Brief overview of model analysis results, dynamically rendered as
website output using the open data. The full files are presented in the
analysis
folder.
# read the data
df <- readRDS(here::here("data/curated/data_MDL.rds"))
# fit the model
fm_lagged <- glmmTMB::glmmTMB(
altbin ~ moon_illuminance + lag_altitude + species + (1|species/tag),
data = df,
family = binomial
)
# report statistics of Table 1
print(summary(fm_lagged))
## Family: binomial ( logit )
## Formula:
## altbin ~ moon_illuminance + lag_altitude + species + (1 | species/tag)
## Data: df
##
## AIC BIC logLik deviance df.resid
## 35953.3 36016.4 -17969.6 35939.3 60881
##
## Random effects:
##
## Conditional model:
## Groups Name Variance Std.Dev.
## tag:species (Intercept) 9.549e-01 0.9771959
## species (Intercept) 1.613e-07 0.0004016
## Number of obs: 60888, groups: tag:species, 23; species, 3
##
## Conditional model:
## Estimate Std.

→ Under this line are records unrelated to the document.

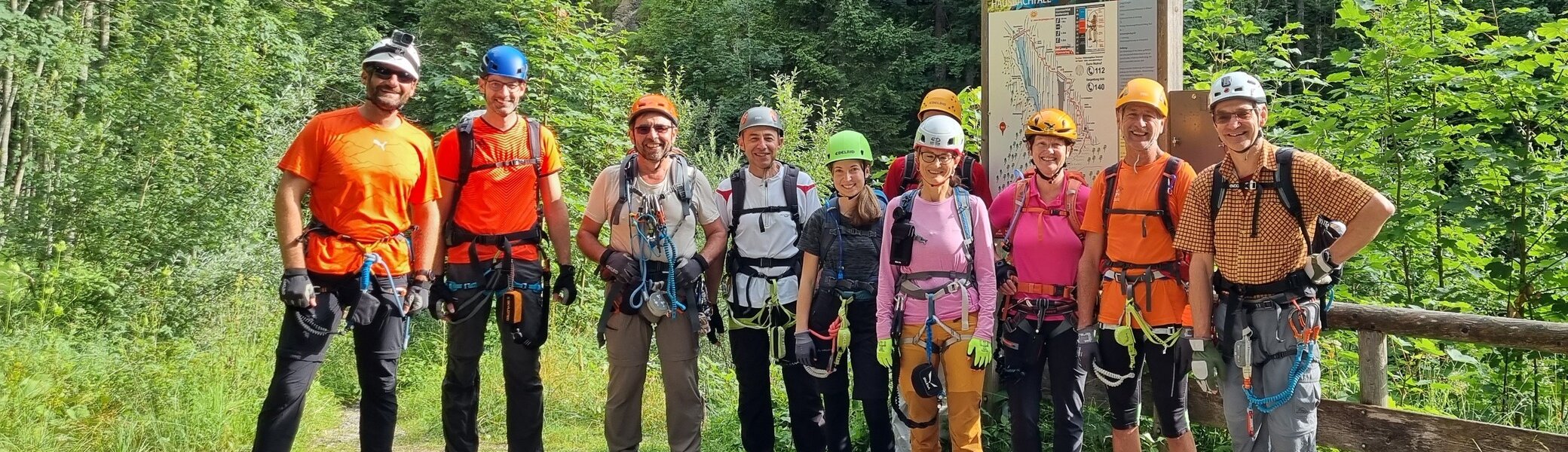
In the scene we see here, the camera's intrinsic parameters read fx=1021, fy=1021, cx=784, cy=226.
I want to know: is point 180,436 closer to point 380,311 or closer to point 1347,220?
point 380,311

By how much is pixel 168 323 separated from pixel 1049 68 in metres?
7.72

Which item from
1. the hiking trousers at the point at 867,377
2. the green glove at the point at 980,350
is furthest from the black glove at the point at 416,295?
the green glove at the point at 980,350

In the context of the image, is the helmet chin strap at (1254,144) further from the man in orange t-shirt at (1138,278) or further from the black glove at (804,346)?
the black glove at (804,346)

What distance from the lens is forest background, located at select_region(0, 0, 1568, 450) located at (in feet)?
21.6

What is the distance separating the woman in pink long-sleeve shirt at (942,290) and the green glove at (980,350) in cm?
1

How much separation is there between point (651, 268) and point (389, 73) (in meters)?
1.65

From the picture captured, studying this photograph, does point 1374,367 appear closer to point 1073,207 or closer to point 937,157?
point 1073,207

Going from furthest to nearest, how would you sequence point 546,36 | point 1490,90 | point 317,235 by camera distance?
point 546,36 < point 1490,90 < point 317,235

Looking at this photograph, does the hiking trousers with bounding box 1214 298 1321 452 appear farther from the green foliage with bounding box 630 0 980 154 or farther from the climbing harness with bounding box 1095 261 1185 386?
the green foliage with bounding box 630 0 980 154

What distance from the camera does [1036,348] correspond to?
511 centimetres

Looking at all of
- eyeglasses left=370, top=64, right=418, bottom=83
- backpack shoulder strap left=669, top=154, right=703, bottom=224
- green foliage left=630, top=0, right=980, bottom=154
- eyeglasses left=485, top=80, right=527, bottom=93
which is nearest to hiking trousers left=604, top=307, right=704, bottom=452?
backpack shoulder strap left=669, top=154, right=703, bottom=224

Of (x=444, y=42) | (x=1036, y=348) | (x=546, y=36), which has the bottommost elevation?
(x=1036, y=348)

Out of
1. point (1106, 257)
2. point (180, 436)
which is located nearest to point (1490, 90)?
point (1106, 257)

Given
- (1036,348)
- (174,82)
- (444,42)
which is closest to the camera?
(1036,348)
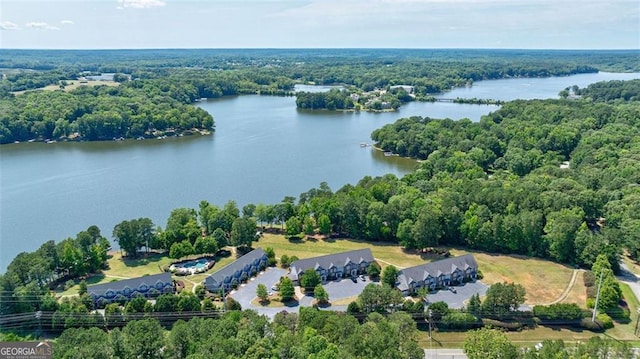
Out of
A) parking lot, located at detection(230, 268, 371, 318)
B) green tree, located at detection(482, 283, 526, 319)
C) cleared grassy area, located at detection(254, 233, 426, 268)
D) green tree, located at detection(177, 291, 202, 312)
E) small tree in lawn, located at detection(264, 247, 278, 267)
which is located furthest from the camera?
cleared grassy area, located at detection(254, 233, 426, 268)

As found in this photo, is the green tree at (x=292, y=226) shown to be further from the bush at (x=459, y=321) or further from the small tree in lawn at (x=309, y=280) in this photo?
the bush at (x=459, y=321)

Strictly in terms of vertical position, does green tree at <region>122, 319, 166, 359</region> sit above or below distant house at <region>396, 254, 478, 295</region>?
above

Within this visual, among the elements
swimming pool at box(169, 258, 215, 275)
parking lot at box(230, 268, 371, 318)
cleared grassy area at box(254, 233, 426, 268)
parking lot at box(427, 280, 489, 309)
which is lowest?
parking lot at box(230, 268, 371, 318)

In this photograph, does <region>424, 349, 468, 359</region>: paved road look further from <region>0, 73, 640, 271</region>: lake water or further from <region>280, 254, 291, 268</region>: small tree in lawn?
<region>0, 73, 640, 271</region>: lake water

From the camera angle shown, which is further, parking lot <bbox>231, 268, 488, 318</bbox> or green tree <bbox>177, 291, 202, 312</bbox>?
parking lot <bbox>231, 268, 488, 318</bbox>

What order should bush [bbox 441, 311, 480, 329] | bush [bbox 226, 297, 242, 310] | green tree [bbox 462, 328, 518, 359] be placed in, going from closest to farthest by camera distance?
green tree [bbox 462, 328, 518, 359] < bush [bbox 441, 311, 480, 329] < bush [bbox 226, 297, 242, 310]

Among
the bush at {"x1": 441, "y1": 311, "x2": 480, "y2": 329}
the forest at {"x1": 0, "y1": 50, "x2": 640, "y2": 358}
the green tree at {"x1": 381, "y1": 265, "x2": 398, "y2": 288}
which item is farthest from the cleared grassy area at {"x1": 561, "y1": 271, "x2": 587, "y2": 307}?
the green tree at {"x1": 381, "y1": 265, "x2": 398, "y2": 288}

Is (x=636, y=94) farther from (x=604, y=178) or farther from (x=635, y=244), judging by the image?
(x=635, y=244)

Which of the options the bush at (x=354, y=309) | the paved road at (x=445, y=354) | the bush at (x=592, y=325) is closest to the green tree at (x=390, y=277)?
the bush at (x=354, y=309)
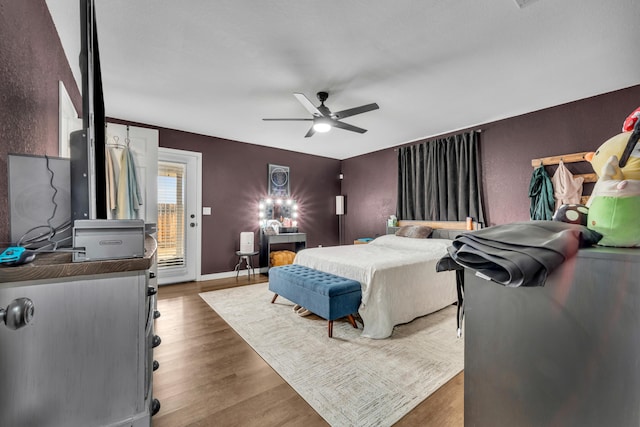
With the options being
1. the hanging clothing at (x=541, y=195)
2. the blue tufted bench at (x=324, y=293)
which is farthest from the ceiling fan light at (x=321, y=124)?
the hanging clothing at (x=541, y=195)

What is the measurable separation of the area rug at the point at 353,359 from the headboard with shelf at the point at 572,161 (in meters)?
2.09

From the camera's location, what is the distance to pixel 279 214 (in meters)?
5.51

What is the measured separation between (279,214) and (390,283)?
3349mm

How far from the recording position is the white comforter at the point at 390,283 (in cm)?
250

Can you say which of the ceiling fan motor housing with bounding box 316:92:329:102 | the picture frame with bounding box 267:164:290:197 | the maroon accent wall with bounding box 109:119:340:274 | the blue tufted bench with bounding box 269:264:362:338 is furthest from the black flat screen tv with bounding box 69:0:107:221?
the picture frame with bounding box 267:164:290:197

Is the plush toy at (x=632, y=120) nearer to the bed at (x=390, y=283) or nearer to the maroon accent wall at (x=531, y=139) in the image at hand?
the bed at (x=390, y=283)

Error z value Pr(>|z|)
## (Intercept) -0.51356 0.36989 -1.39 0.16500
## moon_illuminance 8.90868 0.26969 33.03 < 2e-16 ***
## lag_altitude 1.97752 0.02047 96.59 < 2e-16 ***
## speciesapus_pallidus -1.77630 0.52346 -3.39 0.00069 ***
## speciestachymarptis_melba -4.27890 0.49564 -8.63 < 2e-16 ***
## ---
## Signif. codes: 0 '***' 0.001 '**' 0.01 '*' 0.05 '.' 0.1 ' ' 1
# read the data
df <- readRDS(here::here("data/curated/data_GPS.rds"))
# fit the model
fm <- glmmTMB::glmmTMB(
altbin ~ moon_illuminance + species + (1|species/tag),
data = df,
family = binomial
)
# report the statistics of Table2
print(summary(fm))
## Family: binomial ( logit )
## Formula: altbin ~ moon_illuminance + species + (1 | species/tag)
## Data: df
##
## AIC BIC logLik deviance df.resid
## 1631.0 1658.4 -810.5 1621.0 1775
##
## Random effects:
##
## Conditional model:
## Groups Name Variance Std.Dev.
## tag:species (Intercept) 3.357e-01 0.5793967
## species (Intercept) 8.335e-09 0.0000913
## Number of obs: 1780, groups: tag:species, 11; species, 2
##
## Conditional model:
## Estimate Std. Error z value Pr(>|z|)
## (Intercept) -2.1526 0.3992 -5.392 6.96e-08 ***
## moon_illuminance 15.3049 1.0566 14.485 < 2e-16 ***
## speciesapus_pallidus 0.2165 0.4509 0.480 0.631
## ---
## Signif. codes: 0 '***' 0.001 '**' 0.01 '*' 0.05 '.' 0.1 ' ' 1
The above model responses are well captured visually in Figure 4 of the main manuscript, as shown below.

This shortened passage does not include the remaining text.